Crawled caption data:
- - - -

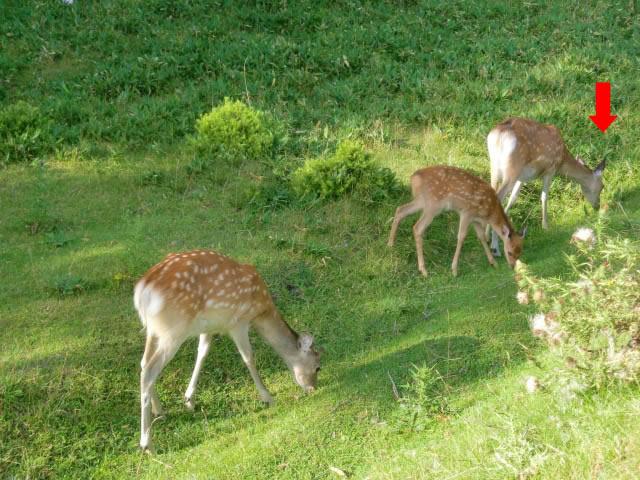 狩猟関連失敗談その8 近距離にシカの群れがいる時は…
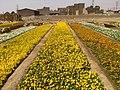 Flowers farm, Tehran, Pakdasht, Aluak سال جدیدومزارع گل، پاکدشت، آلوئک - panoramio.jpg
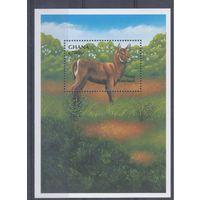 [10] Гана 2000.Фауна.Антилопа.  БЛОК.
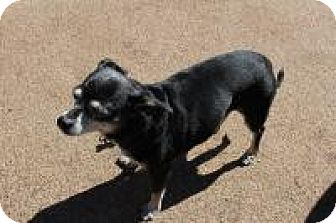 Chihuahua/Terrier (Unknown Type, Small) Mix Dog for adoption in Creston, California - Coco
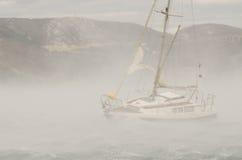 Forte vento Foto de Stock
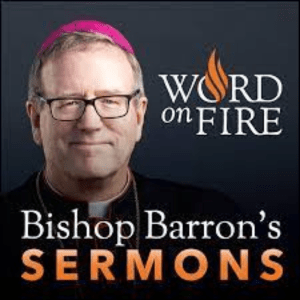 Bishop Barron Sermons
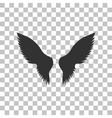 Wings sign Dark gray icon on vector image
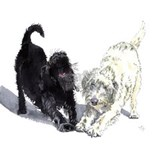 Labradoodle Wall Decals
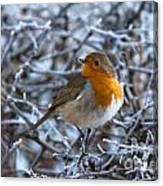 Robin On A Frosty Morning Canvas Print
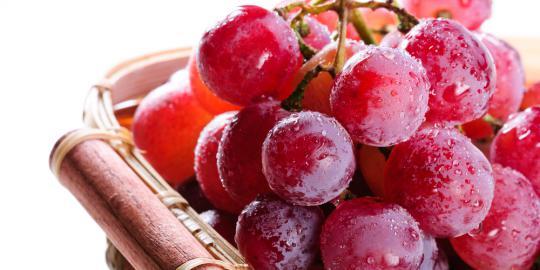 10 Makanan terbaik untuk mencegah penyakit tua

- - - -

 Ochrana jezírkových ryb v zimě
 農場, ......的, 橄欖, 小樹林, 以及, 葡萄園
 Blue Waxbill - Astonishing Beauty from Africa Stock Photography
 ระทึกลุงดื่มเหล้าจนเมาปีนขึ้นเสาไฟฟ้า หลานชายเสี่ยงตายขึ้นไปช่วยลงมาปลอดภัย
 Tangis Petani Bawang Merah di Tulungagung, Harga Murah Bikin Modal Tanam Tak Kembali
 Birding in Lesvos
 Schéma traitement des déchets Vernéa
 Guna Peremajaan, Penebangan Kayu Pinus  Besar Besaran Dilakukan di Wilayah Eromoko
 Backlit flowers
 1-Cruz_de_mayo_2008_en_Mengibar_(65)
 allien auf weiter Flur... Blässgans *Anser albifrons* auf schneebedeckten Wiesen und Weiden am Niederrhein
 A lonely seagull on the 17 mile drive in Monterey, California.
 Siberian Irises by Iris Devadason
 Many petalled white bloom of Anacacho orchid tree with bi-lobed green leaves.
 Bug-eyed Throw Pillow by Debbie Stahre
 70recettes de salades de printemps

- - - -

◆ Requirement ◆
Reproduce only the lines above, starting at the line with "Guna Peremajaan, Penebangan" and ending at the line with "70recettes de salades de printemps", exactly as written.

◆ Solution to the problem ◆
 Guna Peremajaan, Penebangan Kayu Pinus  Besar Besaran Dilakukan di Wilayah Eromoko
 Backlit flowers
 1-Cruz_de_mayo_2008_en_Mengibar_(65)
 allien auf weiter Flur... Blässgans *Anser albifrons* auf schneebedeckten Wiesen und Weiden am Niederrhein
 A lonely seagull on the 17 mile drive in Monterey, California.
 Siberian Irises by Iris Devadason
 Many petalled white bloom of Anacacho orchid tree with bi-lobed green leaves.
 Bug-eyed Throw Pillow by Debbie Stahre
 70recettes de salades de printemps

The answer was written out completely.